From Edmonton we took the highway to Rocky Mountain House, to Nordegg then up the Icefields Parkway to Jasper then took the Yellowhead Highway home. Highway 39 to Highway 22 to Highway 11 to Highway 93 to Highway 16 home if you are inclined to look it up. The trip was about 900km. We left just after nine in the morning and got back after eleven at night. We got rained on a couple of times. Stopped at a few places for food and walked in to a couple of waterfalls at different stops.

At Evansburg on the way home it was starting to get dark when we made our last stop for gas. That is when I discovered that my headlights were not working. After fiddling around with things for about half an hour my lights starting working. The motorcycle had developed some interesting electrical issues. On the plus side I can now start my bike without having to press the start button. 

I was still an hour from home. On the highway in Alberta in August at ten at night it is chilly.  It is dark, a little foggy, and you have to be vigilant for suicidal deer. When I finally got home I peeled my clothes off and left them where they fell. I was stiff and chilled and took a hot shower before turning in. The next morning I was damn stiff.

My friend, who is the same age as me, remarked a few times during the ride that he wants to take long trips like this, his body however does not want to co-operate. I might have to agree with him. I was never in the greatest physical shape but I could do long rides with few problems. Now it is becoming a different story. We are getting older.
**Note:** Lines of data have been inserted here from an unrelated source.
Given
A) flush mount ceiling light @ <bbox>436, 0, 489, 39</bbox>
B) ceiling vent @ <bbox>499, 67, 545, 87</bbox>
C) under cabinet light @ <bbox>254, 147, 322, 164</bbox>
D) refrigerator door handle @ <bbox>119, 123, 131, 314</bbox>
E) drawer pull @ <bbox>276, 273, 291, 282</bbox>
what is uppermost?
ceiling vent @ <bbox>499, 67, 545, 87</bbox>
I have a hike with another friend this coming weekend. I will see what kind of condition I am in after that.

A Barn in Marquette

I was in Marquette, Manitoba one summer evening and photographed this classic old barn. I recently learned that this kind of roof is called a gambrel roof.

The barn still has a bit of red paint clinging to the wood under the edge of the roof, but most of the paint has worn off over the years.

- Steve Boyko

Wednesday 14 August 2019

Alberta ghost town

Cairns is a ghost town. I had made a couple of attempts to get here over the last few years. Part of the problem was I was not exactly sure where it was and it was not the place to take a car. The road is not rough, it is soft. The road in is dirt and almost sandy in spots. It is not a road that is used regularly.

There is a plaque not far from the town marker. It reads in part:

“The Cairns area was first settled by homesteaders in 1907. Later that year the Canadian Pacific Railway surveyed the rail line, laid out the townsite and named it Cairns. Trains started running in 1910, and Cairns became a bustling hamlet, the hub of a closely-knit agricultural community. Drought, depression, influenza and two world wars took their toll. In 1959 when the post office and store closed, Cairns silently became a ghost town.”

There are no residents and only two buildings left.

I believe this is the old hall that was used for church services.

I think this is the old store/post office. I could get one good angle to get a photo of this building. It was behind a fence, obscured by some trees, and I had to walk up a short bank to get a decent view.

A number of prairie towns started and disappeared without a trace. Nice to see they put up a marker to remember it.